In an abstract class accessibility modifiers are allowed.

Abstract Class:
1. Abstract Class Can contain Abstract Methods and Non-Abstract Methods.
2. When a Non-Abstract Class is Inherited from an Abstract Class, the Non-Abstract Class should provide all the implementations for the inherited Abstract Method.

1. Interface is nothing but Pure Abstract Class ie Interface can contain only the function declaration.
2. All the members of the interface are Public by Default and you cannot provide any access modifiers.
3. When a class is inherited from the interface, the inherited class should provide actual implementations for the inherited members.

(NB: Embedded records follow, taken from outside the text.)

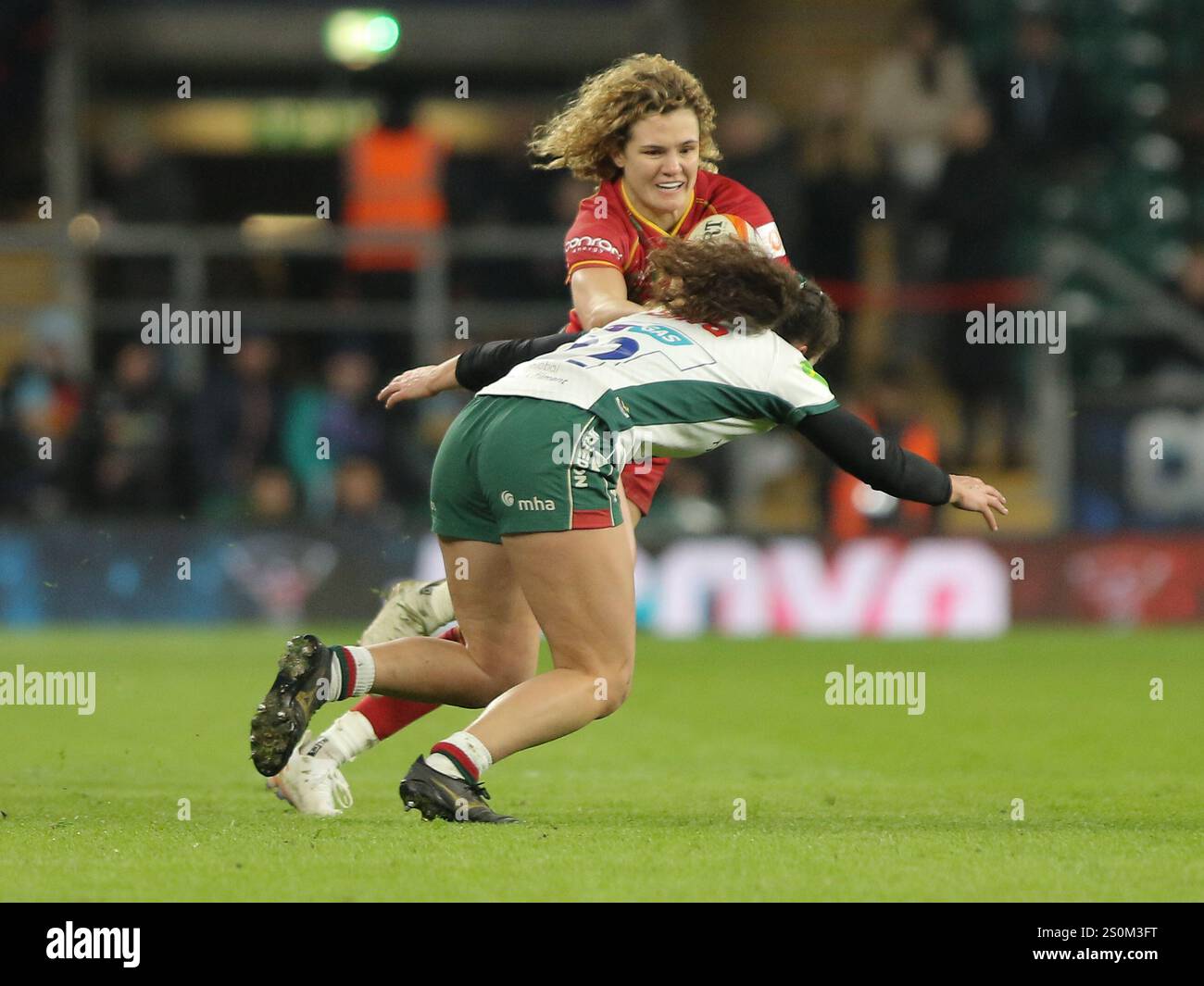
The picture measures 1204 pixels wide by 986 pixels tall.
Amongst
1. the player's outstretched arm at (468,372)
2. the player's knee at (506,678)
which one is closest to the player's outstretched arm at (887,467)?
the player's outstretched arm at (468,372)

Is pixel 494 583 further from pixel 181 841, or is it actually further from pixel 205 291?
pixel 205 291

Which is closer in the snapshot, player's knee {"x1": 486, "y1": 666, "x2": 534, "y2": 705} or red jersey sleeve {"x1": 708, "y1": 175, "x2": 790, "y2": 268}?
player's knee {"x1": 486, "y1": 666, "x2": 534, "y2": 705}

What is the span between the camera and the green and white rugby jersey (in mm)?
5879

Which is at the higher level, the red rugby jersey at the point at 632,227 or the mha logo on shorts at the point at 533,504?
the red rugby jersey at the point at 632,227

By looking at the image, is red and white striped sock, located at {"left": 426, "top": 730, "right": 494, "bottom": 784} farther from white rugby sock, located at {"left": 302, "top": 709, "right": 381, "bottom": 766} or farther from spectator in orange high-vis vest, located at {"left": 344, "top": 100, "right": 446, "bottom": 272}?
spectator in orange high-vis vest, located at {"left": 344, "top": 100, "right": 446, "bottom": 272}

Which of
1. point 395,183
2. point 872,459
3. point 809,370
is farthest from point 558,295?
point 872,459

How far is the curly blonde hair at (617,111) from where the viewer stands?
680 cm

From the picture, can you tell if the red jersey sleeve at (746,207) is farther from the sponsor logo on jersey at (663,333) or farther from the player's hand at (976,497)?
the player's hand at (976,497)

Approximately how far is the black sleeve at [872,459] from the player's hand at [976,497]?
0.02 metres

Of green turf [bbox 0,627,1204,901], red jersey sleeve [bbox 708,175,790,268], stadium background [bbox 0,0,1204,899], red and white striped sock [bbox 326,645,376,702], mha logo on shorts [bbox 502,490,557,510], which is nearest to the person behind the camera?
green turf [bbox 0,627,1204,901]

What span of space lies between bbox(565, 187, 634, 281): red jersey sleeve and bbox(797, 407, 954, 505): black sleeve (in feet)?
3.61

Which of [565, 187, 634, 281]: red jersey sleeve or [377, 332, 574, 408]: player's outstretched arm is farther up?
[565, 187, 634, 281]: red jersey sleeve

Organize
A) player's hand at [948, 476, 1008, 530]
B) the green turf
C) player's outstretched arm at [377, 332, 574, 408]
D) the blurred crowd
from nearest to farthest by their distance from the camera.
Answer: the green turf, player's hand at [948, 476, 1008, 530], player's outstretched arm at [377, 332, 574, 408], the blurred crowd

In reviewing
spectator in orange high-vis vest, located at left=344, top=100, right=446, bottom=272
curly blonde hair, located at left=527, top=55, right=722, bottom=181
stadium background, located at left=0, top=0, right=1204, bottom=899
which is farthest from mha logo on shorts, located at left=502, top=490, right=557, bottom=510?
spectator in orange high-vis vest, located at left=344, top=100, right=446, bottom=272
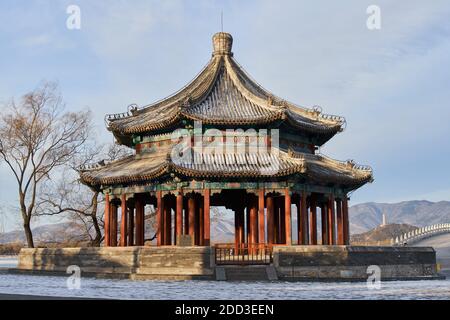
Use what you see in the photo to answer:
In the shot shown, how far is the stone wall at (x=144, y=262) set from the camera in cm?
2670

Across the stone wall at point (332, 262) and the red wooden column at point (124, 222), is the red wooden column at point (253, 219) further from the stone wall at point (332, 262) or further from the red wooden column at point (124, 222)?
the stone wall at point (332, 262)

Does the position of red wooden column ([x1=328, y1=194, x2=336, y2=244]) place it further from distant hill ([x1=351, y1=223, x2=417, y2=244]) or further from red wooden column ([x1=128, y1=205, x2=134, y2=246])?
distant hill ([x1=351, y1=223, x2=417, y2=244])

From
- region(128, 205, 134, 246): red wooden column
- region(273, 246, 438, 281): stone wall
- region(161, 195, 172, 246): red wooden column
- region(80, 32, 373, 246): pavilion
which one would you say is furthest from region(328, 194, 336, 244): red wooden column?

What is the main difference between pointer and delegate with examples?
Delegates in c# are very similar to function pointers in c++ the only difference is that delegates are type safe due to these are CLR targated under .net framework, while function pointers in c++ are not type safe.
A Delegate in c# allows to pass a method of class to object of other class.
Rules in Deligation:-
1. In order to create a Delegate a Signature(parameter) must match Signature of object.
2. Define all the methods which has the same Signature as Deligate define.
3. Create the deligate object & pass the method as a parameter to Deligate.
4. Now call the encapsulated method using deligated object.
The best example of Deligation model is ADO.NET Architecture & Event Handling in windows environment.
Simply say Delegate is a strongly typed function pointer and pointer holds reference to a variable or pointer is a variable which holds the address of another variable.

Delegate to function--- is same as---- pointer to object. Delegates are function pointers. They are used when the function which needs to be called is not know at compile time. Pointers, on the other hand, are used to point to variables or object references in unsafe code.

What is managed code?Skill/Topic: Intermediate
A) Code managed ouside the IL
B) Code which can't be managed by the IL
C) Code written in VB.NET
D) Code to be compiled by IL

D) is the correct choice. Managed code is the code written in one of 20 high level programming languages available for use with .Net framework which is compiled into IL during the first level of compilation.

Ans : (A) The managed code are the code which are managed by the CLR not by the executalble code itself.(Ref.- MCSD Training Kit Developing Web Applicaion of PHI)
A is correct ans,

Ex: vbc compiler is compile to vb.net application in to MSIL(IL) code
csc compiler is compile to c#.net application code in to MSIL code
DotNet support multiple languages , each compiler will convert MSIL(IL) Code only. after CLR execute the code in memory before taking code in CLR, JIt will compile machine understandble code.